Netanyahu told the UNGA that Israel was on the forefront of the AI revolution, as he warned that the world has “but a few years to adapt to the AI revolution.”
“The perils are great and they are before us: the disruption of democracy, the manipulation of minds, the decimation of jobs, the proliferation of crime and the hacking of all the systems that facilitate modern life,” Netanyahu stated.
“Even more disturbing, is the potential eruption of AI-driven wars that could achieve an unimaginable scale.
“Behind this perhaps looms an even greater threat, once the stuff of science fiction: that self-taught machines could eventually control humans instead of the other way around,” Netanyahu stated.
The international community must band together to “ensure that the promise of an AI utopia does not turn into an AI dystopia.

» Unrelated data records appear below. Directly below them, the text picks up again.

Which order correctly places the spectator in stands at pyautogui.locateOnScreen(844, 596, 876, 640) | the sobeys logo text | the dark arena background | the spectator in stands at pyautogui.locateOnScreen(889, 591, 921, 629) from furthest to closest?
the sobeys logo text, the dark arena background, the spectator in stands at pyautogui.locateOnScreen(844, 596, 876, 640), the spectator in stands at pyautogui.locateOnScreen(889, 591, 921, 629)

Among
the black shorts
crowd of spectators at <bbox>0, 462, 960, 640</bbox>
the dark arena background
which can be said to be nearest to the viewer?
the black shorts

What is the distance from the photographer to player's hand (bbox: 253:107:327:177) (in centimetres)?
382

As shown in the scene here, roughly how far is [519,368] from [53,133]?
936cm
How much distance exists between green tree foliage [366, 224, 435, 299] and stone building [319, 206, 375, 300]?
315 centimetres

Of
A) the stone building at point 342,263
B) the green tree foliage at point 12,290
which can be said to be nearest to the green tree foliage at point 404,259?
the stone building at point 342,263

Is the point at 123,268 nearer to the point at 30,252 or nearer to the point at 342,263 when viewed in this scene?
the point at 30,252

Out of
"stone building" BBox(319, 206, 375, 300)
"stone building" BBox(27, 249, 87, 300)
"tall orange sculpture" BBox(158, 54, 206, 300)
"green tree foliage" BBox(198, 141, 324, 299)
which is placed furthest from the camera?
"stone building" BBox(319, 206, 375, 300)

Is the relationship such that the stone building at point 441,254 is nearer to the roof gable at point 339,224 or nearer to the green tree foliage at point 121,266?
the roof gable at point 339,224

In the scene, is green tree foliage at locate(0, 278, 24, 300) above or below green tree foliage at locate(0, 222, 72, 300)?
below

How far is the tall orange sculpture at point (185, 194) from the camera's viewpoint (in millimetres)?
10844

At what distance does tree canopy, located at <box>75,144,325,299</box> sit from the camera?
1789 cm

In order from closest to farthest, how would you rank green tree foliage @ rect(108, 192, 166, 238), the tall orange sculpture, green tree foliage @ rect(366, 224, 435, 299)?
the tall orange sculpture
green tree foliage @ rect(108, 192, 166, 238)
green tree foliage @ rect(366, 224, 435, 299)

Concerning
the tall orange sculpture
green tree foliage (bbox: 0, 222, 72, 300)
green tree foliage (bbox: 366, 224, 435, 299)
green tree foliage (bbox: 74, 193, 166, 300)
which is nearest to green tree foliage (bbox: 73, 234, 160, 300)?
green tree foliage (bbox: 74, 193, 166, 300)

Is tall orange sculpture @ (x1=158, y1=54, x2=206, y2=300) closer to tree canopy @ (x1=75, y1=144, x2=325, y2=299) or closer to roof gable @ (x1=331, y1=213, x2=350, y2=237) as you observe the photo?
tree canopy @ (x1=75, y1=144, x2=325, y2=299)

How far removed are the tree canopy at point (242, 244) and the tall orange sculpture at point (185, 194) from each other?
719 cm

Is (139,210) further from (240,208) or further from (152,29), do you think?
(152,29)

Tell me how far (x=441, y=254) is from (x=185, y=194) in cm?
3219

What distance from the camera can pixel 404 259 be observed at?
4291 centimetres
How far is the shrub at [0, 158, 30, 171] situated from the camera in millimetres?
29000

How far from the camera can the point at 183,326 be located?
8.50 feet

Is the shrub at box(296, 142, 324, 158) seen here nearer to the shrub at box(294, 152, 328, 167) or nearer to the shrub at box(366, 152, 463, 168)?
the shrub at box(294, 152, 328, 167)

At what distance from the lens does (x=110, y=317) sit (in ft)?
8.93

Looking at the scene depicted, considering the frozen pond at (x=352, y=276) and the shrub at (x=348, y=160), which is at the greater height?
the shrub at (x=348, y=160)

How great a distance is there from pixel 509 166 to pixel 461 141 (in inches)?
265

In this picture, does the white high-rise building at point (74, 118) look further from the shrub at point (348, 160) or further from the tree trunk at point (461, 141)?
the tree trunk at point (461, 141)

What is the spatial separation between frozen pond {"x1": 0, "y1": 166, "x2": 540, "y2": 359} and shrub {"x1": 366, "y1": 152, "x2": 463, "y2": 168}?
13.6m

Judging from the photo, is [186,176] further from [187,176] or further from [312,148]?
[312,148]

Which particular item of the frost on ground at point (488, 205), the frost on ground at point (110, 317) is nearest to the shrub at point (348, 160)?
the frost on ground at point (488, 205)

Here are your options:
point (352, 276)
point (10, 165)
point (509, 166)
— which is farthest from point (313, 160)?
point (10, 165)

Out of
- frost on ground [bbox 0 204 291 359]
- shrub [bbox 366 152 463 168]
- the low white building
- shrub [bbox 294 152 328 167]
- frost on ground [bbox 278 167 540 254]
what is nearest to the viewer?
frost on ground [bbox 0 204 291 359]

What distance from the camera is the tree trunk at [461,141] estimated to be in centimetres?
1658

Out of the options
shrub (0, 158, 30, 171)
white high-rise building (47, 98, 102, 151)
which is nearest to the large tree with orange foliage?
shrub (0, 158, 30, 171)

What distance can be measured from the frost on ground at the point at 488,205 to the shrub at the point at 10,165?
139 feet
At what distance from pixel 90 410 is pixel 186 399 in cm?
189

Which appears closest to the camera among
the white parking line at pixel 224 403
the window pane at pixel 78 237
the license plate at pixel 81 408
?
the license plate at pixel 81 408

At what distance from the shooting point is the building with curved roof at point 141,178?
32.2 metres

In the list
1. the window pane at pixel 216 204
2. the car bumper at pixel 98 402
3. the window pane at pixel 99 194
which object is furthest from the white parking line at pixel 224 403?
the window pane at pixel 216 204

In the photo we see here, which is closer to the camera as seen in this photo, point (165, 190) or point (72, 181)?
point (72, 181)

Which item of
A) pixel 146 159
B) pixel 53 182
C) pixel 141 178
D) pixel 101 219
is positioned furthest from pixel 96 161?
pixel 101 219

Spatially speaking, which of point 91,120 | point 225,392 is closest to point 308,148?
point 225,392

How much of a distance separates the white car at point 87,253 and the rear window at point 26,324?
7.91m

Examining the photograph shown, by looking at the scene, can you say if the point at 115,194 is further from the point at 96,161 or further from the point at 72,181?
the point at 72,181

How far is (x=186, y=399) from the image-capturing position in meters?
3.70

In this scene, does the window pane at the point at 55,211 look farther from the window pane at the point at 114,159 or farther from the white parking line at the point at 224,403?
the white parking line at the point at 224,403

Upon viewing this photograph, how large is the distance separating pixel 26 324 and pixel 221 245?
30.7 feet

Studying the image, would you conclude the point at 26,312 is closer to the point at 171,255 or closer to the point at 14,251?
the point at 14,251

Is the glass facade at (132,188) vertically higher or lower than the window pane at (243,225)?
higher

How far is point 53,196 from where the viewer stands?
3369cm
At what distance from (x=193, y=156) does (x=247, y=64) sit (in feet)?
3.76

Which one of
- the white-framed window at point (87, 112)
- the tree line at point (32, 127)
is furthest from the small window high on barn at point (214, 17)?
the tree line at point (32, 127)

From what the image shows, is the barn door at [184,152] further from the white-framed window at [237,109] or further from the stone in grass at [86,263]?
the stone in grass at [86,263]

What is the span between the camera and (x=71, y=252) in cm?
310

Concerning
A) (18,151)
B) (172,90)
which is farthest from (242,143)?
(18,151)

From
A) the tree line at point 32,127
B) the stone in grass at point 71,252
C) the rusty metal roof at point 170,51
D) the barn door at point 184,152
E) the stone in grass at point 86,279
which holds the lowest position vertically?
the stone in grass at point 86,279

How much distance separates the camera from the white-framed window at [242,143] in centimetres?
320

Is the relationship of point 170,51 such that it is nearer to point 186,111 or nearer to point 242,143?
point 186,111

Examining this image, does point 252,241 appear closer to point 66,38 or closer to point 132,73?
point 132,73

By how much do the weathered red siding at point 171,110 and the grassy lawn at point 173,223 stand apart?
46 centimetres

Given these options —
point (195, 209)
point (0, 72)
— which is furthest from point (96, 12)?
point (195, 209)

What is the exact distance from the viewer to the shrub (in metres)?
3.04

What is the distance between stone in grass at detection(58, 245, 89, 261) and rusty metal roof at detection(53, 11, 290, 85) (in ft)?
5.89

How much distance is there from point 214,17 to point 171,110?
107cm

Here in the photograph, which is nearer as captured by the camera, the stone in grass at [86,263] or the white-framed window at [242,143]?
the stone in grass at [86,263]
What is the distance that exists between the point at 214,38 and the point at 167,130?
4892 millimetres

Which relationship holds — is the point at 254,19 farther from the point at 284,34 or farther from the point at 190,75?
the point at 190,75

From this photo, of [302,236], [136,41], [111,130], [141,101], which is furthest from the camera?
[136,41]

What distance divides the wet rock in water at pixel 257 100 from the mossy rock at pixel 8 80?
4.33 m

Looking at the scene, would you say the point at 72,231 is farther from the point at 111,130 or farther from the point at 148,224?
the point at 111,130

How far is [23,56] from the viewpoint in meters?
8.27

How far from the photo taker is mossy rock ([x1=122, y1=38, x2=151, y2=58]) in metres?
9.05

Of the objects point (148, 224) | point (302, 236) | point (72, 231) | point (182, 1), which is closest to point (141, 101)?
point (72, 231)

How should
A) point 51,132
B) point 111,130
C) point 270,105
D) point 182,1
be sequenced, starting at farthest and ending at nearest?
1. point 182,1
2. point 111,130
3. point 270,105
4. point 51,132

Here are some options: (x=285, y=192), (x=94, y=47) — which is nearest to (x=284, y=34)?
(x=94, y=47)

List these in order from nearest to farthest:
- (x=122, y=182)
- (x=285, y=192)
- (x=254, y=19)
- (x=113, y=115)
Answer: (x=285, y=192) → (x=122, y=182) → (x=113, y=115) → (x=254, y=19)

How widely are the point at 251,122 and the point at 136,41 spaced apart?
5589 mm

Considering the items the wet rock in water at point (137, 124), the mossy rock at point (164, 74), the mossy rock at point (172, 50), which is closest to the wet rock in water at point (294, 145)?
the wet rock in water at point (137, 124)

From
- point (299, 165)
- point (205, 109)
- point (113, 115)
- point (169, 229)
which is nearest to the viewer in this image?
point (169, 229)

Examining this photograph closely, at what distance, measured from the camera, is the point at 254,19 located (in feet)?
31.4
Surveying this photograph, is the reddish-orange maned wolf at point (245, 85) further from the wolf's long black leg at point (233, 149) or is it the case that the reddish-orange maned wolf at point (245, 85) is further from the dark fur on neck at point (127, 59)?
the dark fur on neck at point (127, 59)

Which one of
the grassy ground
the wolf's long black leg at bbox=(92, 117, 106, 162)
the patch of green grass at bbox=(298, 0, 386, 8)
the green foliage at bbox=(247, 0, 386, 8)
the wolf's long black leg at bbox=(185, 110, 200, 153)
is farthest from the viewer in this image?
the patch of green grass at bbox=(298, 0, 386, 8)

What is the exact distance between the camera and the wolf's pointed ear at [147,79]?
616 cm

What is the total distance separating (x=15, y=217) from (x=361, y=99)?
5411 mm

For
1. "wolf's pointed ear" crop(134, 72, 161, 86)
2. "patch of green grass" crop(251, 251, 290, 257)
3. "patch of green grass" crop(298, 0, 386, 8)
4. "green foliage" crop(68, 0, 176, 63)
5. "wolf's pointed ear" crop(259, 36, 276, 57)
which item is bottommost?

“I call upon world leaders to come together to shape the great changes before us, but to do so in a responsible and ethical way, he said.
“May we avoid the perils of AI by combining the forces of human and machine intelligence to usher in a brilliant future for our world, in our time and for all time,” he said.
Netanyahu's trip to the United States so far
Netanyahu, who met with Musk in California before departing for the East Coast, was met with resistance during his visit to NYC, as Jewish communities across the US gathered in Times Square to express their unwavering support for the Israeli leader, while other groups demonstrated their opposition to his policies.
Netanyahu has thus far met with a host of world leaders including Turkish President Recep Tayyip Erdogan, Ukrainian President Volodymyr Zelensky and US President Joe Biden, in a crucial meeting held on the sidelines of UNGA.